Breakdown and release of myofilament proteins during ischemia and ischemia/reperfusion in rat hearts: identification of degradation products and effects on the pCa-force relation.

Abstract

Our objective in experiments reported here was to identify myofilament proteins of rat hearts either lost or degraded by cardiac ischemia (15- or 60-minute duration) with and without 45 minutes of reperfusion. We correlated these changes with alterations in myofilament sensitivity to Ca2+ and maximum force generation. Protein degradation and loss were assessed by high-performance liquid chromatography, SDS-PAGE, Western blotting analysis, and amino acid sequencing. Compared with nonischemic control hearts, bundles of skinned fibers from hearts subjected to ischemia alone demonstrated a decrease in maximum force generation and an increase in sensitivity to Ca2+. These changes in function were increased with the duration of the ischemia and with reperfusion. With increasing duration of ischemia, there was an increased loss and degradation of myofibrillar alpha-actinin and troponin I (TnI) at its C-terminus.

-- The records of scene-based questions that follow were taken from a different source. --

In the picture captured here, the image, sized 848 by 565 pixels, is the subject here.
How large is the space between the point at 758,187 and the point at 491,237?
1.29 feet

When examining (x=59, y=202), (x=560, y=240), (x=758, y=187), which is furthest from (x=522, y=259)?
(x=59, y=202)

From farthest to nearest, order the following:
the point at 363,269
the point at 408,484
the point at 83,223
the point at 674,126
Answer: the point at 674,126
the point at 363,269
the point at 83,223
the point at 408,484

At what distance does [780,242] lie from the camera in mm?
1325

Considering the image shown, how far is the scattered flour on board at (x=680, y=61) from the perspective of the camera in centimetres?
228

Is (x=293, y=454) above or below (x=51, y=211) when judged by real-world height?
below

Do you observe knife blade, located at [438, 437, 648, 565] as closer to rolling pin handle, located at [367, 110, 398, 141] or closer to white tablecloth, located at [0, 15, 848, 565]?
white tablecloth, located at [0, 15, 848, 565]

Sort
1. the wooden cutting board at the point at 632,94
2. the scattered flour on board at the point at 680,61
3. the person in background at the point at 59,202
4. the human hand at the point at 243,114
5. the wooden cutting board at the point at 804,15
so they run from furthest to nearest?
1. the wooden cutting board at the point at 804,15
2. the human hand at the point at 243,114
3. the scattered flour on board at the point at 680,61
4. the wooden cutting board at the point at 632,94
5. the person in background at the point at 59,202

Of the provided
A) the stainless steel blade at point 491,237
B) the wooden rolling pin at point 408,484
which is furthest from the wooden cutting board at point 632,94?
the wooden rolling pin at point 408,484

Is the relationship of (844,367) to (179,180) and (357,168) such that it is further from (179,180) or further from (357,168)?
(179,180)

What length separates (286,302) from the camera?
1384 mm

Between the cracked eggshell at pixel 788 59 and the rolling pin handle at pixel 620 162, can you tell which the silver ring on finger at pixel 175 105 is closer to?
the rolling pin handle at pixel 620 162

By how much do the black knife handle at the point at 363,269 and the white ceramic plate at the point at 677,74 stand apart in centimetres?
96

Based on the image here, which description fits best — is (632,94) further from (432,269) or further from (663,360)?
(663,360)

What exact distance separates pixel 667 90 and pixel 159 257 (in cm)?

Alpha-actinin and TnI were most susceptible to ischemia, but with 60 minutes of ischemia/reperfusion, there was also degradation of myosin light chain-1 (MLC1) involving a clip of residues 1 to 19. The MLC1 degradation product was detected in the reperfusion effluent (along with troponin T, tropomyosin, and alpha-actinin) but not in the tissue with 60 minutes of ischemia with no reperfusion. Moreover, with ischemia the following proteins became associated with the myofibrils: GAPDH and proteins of the mitochondrial ATP synthase complex. Our results provide new evidence regarding the mechanism by which ischemia/reperfusion causes myocardial injury and support the hypothesis that an important element in the injury is altered activity and structure of the myofilaments.